* BRANO DI TESTO *

Un ragazzo dispone dei libri del Corano su uno stand
Saïda Keller-Messahli vorrebbe vietare anche in Svizzera la distribuzione gratuita del Corano nel quadro dell'azione "Lies!". Getty Images

Nel suo nuovo libro Saïda Keller-Messahli descrive la Svizzera come una «piattaforma di scambio islamista». L’esperta di islam critica le autorità che ancora ritengono un predicatore radicale come Abu Ramadan un «caso singolo».

Saïda Keller-Messahli, cosa le è passato per la testa quando ha sentito parlare del caso Abu Ramadan?

Saïda Keller-Messahli: Quello che dice non mi ha sorpreso. Tendenzialmente ci sono molti predicatori simili in Svizzera. L’atmosfera totalitaria nelle moschee ha inoltre fatto sì che nessuno si sia alzato per contraddirlo. Tutti si sono comportati come pecore.

(…)

Il sindaco di Bienne Erich Fehr ha definito la vicenda di Abu Ramadan un «caso singolo». Perché agitarsi tanto dunque?

(scuote la testa) Critico proprio i politici che ragionano così. Non capiscono di cosa si tratti. Abu Ramadan non è assolutamente un caso unico. Esistono strutture che hanno l’obiettivo di imporci qualcosa, con qualsiasi mezzo. Le teste pensanti dietro tutto questo cercano di influenzare le nostre istituzioni.

Il Ministero pubblico indaga sul predicatore di Bienne

Il predicatore Abu Ramadan della moschea Ar’Rahman di Bienne è finito nel mirino del Ministero pubblico bernese, che ha avviato un esame preliminare. I fatti saranno verificati a livello penale e se dovessero sussistere sufficienti sospetti potrebbe essere aperta un’inchiesta formale. Lo ha indicato la settimana scorsa il quotidiano svizzero tedesco Blick, citando un portavoce della procura generale.

Il caso Abu Ramadan rilancia il tema della formazione degli imam in Svizzera. Può essere una soluzione al problema?

Può contribuire a rendere meno acuto il problema. Abbiamo bisogno di imam che sono andati a scuola qui, che hanno un legame con la nostra società, che conoscono la nostra cultura e che si rivolgono ai fedeli in questo senso e con questo spirito. Ma tutto questo non basta. Dobbiamo adottare anche altre misure.

Quali?

Guardiamo all’esempio dell’Austria. Lì da oltre cent’anni c’è una legge sull’islam, riformata di recente. È uno strumento efficace e adottato nel rispetto dello stato di diritto, che regola il modo di rapportarsi all’islam organizzato: il finanziamento dall’estero delle moschee è vietato; le azioni di distribuzione del Corano su suolo pubblico sono proibite; l’occultamento del viso in uno spazio pubblico è proibito; la formazione degli imam è regolata; asili islamici clandestini senza autorizzazione e al di fuori di ogni controllo democratico – come ne esistono molti in Svizzera – sono proibiti.

* RIGHE ESTRATTE *
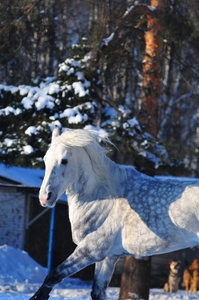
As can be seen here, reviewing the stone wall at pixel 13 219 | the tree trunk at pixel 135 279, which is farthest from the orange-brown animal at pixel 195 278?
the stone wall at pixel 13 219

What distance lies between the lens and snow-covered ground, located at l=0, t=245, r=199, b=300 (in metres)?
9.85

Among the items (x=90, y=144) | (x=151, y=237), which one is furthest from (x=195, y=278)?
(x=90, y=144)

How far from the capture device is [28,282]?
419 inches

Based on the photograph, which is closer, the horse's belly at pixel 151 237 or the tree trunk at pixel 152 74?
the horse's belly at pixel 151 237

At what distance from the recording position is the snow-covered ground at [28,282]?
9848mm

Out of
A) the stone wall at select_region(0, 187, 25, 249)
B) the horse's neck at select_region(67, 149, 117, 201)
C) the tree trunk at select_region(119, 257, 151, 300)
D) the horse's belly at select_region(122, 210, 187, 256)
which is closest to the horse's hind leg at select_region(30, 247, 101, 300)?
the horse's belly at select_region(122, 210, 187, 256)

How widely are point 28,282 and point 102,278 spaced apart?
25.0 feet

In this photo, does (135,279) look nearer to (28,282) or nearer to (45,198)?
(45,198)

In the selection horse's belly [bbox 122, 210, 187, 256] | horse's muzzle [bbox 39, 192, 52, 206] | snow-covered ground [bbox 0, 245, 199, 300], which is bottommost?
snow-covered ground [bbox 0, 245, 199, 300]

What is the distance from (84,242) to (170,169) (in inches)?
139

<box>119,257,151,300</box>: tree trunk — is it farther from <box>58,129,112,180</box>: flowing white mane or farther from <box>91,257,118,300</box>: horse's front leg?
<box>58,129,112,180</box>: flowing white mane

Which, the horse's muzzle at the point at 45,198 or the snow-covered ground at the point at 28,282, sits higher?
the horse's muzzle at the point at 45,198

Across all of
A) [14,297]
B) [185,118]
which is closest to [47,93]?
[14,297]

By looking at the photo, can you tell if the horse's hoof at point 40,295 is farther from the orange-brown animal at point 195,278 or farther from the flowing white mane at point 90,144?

--

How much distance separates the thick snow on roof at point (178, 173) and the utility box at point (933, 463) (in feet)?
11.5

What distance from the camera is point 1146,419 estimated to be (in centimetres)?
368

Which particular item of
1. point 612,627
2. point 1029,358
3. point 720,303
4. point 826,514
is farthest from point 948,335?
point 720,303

* ELENCO DEI COMPITI *
a) Secondo il brano sull'islam in Svizzera, da quanto tempo esiste in Austria una legge sull'islam?
b) Riassumi in due frasi il brano sull'islam in Svizzera.
c) Prosegui il brano sull'islam in Svizzera a partire dall'ultima frase riportata.

* RISULTATI DEI COMPITI *
a) Da oltre cent'anni.

b) Saïda Keller-Messahli sostiene che Abu Ramadan non è affatto un caso singolo, perché in Svizzera esistono molti predicatori simili e strutture che cercano di influenzare le istituzioni. A suo giudizio, formare gli imam in Svizzera può attenuare il problema ma non basta, e propone come esempio la legge austriaca sull'islam, che tra l'altro vieta il finanziamento estero delle moschee e la distribuzione del Corano su suolo pubblico.

c)
La settimana scorsa si è saputo che due giovani donne hanno raggiunto l’Isis dopo aver frequentato la moschea Ar’Rahman.

È una storia molto triste, ma neppure questa mi ha stupito. Considerando i discorsi che vengono fatti in queste moschee mi stupisce piuttosto che non ci sia un numero maggiore di giovani che segue questa strada.

Le moschee hanno davvero un ruolo così importante?

Molto importante. Nelle moschee c’è un’atmosfera tale che mette a tacere il pensiero critico. A questo serve l’ordine interno: i fedeli non possono dire niente e vengono intontiti con messaggi urlati. Si tratta di una struttura autoritaria, anzi quasi militare e totalitaria. E le donne sono in ogni caso assenti, nascoste da qualche parte in un locale. Chi si sottomette a questa struttura considera una verità quello che vi viene raccontato.

Ferah Ulucay, la responsabile per le donne del Consiglio centrale islamico della Svizzera, conosceva molto bene le due ragazze, ma apparentemente non sapeva nulla del loro progetto di raggiungere l’Isis…

Di quello che dicono i salafiti del Ccis non credo una parola.

Ulucay giustifica la radicalizzazione delle due donne tra l’altro con l’«islamofobia» della Svizzera.

È un discorso vittimista. È il discorso di tutti gli islamisti. Deve mettere in questione anche sé stessa e non cercare le colpe sempre presso gli altri.

Saïda Keller-Messahli sorride con una mano appoggiata a un albero
Saïda Keller-Messahli, nata nel 1957 in Tunisia, ha trascorso parte della sua infanzia a Grindelwald, nel canton Berna. Ha studiato romanistica, letteratura inglese e scienze cinematografiche a Zurigo. È presidente del Forum per un islam progressista e lavora come pubblicista indipendente. Nel 2016 ha ricevuto il premio per i diritti umani della Società internazionale per i diritti umani. Keystone

La ricerca di lavoro per una donna che porta il velo non è facile.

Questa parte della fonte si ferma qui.